In training data, we performed variable selection in 20 repetitions of a 5-fold cross-validation, 100 rounds in total. In each round, we left out one fifth of the training dataset and, in the remaining four-fifths of the training dataset, we estimated a Correlation-Adjusted T (CAT) score (i.e. a multivariate generalization of the standard univariate T-test statistic that takes the correlation among variables explicitly into account44,45 and the Local False Discovery Rate (LFDR) (i.e. the probability of a variable to be non-informative with regard to remission prediction given its CAT score) for each potential predictor. We retained predictors that had a LFDR smaller than 0.8 more times than not across the 100 rounds.

Models development in training data

We used this set of variables to develop an elastic net logistic regression model in the training data set46. Elastic net model is a modified regression that allows to build multivariate models efficiently incorporating the correlation structure into the predictive accuracy calculation, whilst preventing the models from overfitting47. Parameters for the elastic net model need to be empirically determined. Following a procedure that optimizes the stability of results48, we carried out a 5-fold cross-validation with 100 repetitions to derive the parameters of a final predictive model.
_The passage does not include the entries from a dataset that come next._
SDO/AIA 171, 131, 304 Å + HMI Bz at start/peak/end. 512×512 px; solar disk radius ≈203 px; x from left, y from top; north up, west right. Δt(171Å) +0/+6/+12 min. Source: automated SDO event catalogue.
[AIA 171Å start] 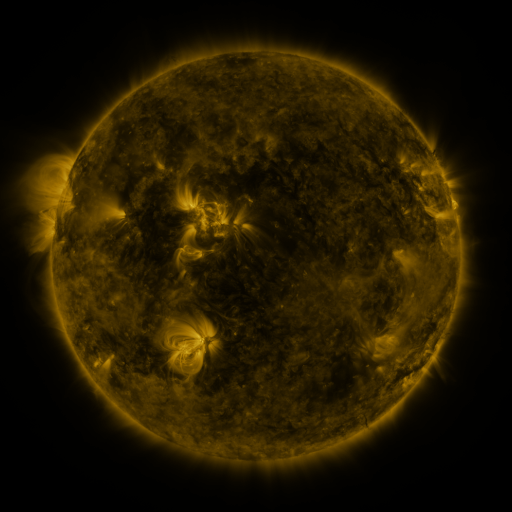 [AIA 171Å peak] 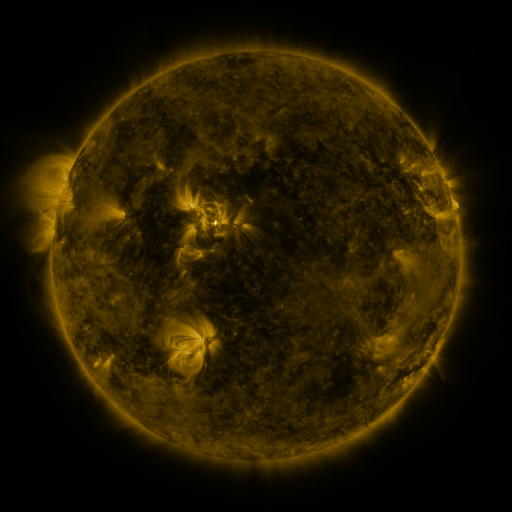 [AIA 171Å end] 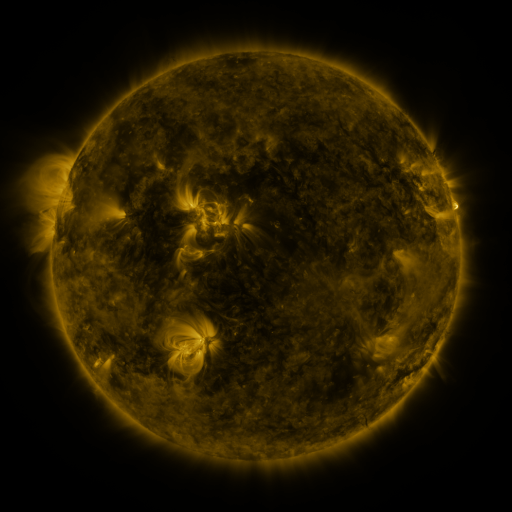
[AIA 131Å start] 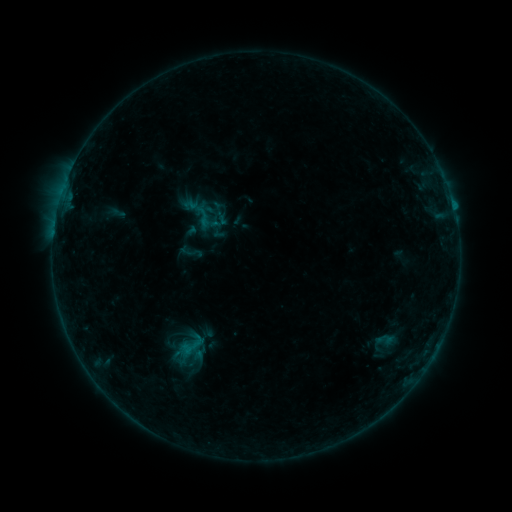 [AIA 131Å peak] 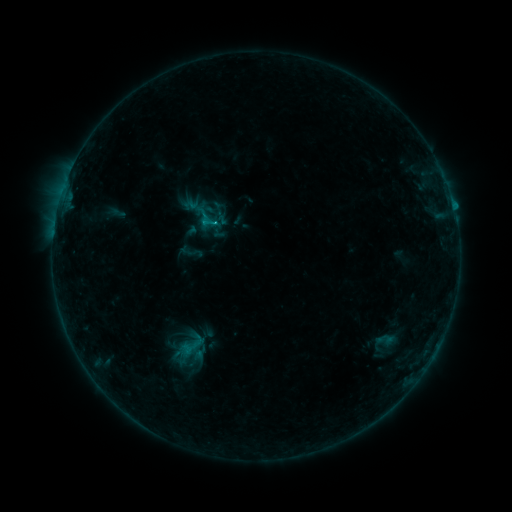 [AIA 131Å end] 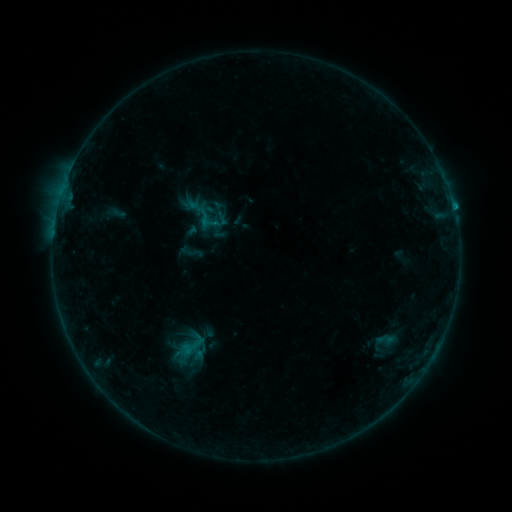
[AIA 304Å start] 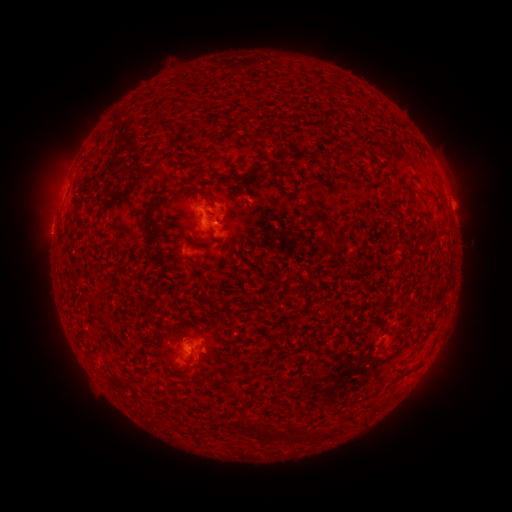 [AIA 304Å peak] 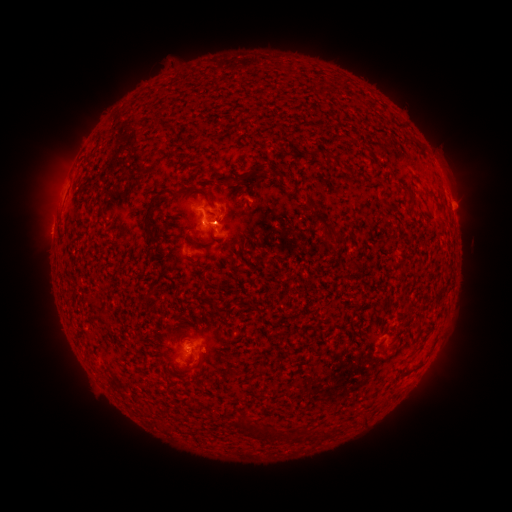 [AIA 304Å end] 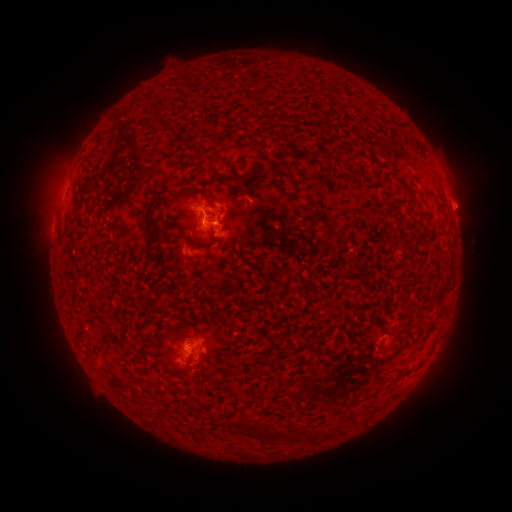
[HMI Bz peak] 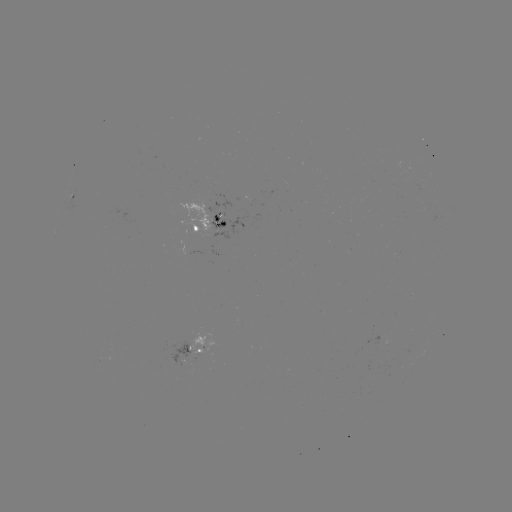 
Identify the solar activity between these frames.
B8.5 flare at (215, 226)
External validation of the models

For each antidepressant drug, we validated the final predictive model in the validation data set, an independent non-overlapping set of participants not used in any way in models derivation. We externally validated the prediction robustness and accuracy in the validation dataset of participants treated with the same drug. In addition, we evaluated drug-specificity of prediction by comparing same-drug (training and validation datasets treated with the same drug) with a cross-drug analysis (training and validation datasets treated with a different drug).

Quantification of prediction accuracy

We indexed the accuracy of prediction with the Area Under the Curve (AUC) of a Receiver Operating Curve (ROC), sensitivity, specificity and Nagelkerke pseudo R2 coefficient. AUC49 can be interpreted as the probability that a classifier can identify (discriminate) a remitter when a remitter and a non-remitter cases are selected at random. The maximum value for the AUC is 1.0, thereby indicating a (theoretically) perfect discrimination (i.e., 100% sensitive, and 100% specific). An AUC value of 0.5 indicates no discriminative value (i.e., 50% sensitive and 50% specific). The Nagelkerke pseudo R2 approximates the proportion of outcome variance explained by the model.

Statistical software used for analysis

We used caret50, sda44,45, glmnet51 and pROC52 libraries from R 3.2.3 statistical software53.

Data availability statement

The data that support the findings of this study are available from the corresponding author on reasonable request. Data were used under license for the current study, and so are not publicly available.